Good riders take a moment to collect themselves and get their head in the game before firing up the ignition. And contingency plans can turn a bust into a workable alternative. Leaders: Get your head in the game (emotionally) before communicating or kicking off any program. If you need help with this, reach out. Everyone can sense a leader who is not all-in. You don’t want to be that kind of boss. Well begun is half done.
Lesson 15: You don’t want blind followers!
I remember a day when I was leading a pack, and a brand new rider tried to make a left turn right behind me and almost into an oncoming car. I had time to make the turn, and planned on stopping to wait for the rest of the group (a van had stopped to let us go, but a car behind it had different ideas… I saw it at the last second).

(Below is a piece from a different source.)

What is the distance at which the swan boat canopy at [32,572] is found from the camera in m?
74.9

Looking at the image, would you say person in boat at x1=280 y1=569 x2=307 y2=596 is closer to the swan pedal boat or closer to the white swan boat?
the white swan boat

The more experienced riders had stopped when they saw what happened. After that experience I knew that part of working with new riders was to let them know that they are responsible for their own safety, and to never, ever, blindly follow the leader.Leaders: we don’t want blind followers, and we need to make sure that our newer team members understand that we rely on them for perspective and self-accountability.
Lesson 16: Have Fun!
Even with the attention and work required to keep motorcycles running well, and keep ourselves riding safely, riding is a ball
of fun. We wouldn’t trade that fun for anything less. We see the occasional ride in the rain, the maintenance, the required attention and focus, as all part of what we gladly invest for the joy and freedom of riding.Leaders: this is the target emotional level for any team: energized and willing to negotiate the ups and downs necessary to make progress toward a goal that everyone believes in and wants to make happen. We want a team that’s enjoying the process, with a growth-mindset and positive expectation—believing that the destinations are worth the ride.
Do you ride? Regardless, do you see another leadership lesson we could take from motorcycling?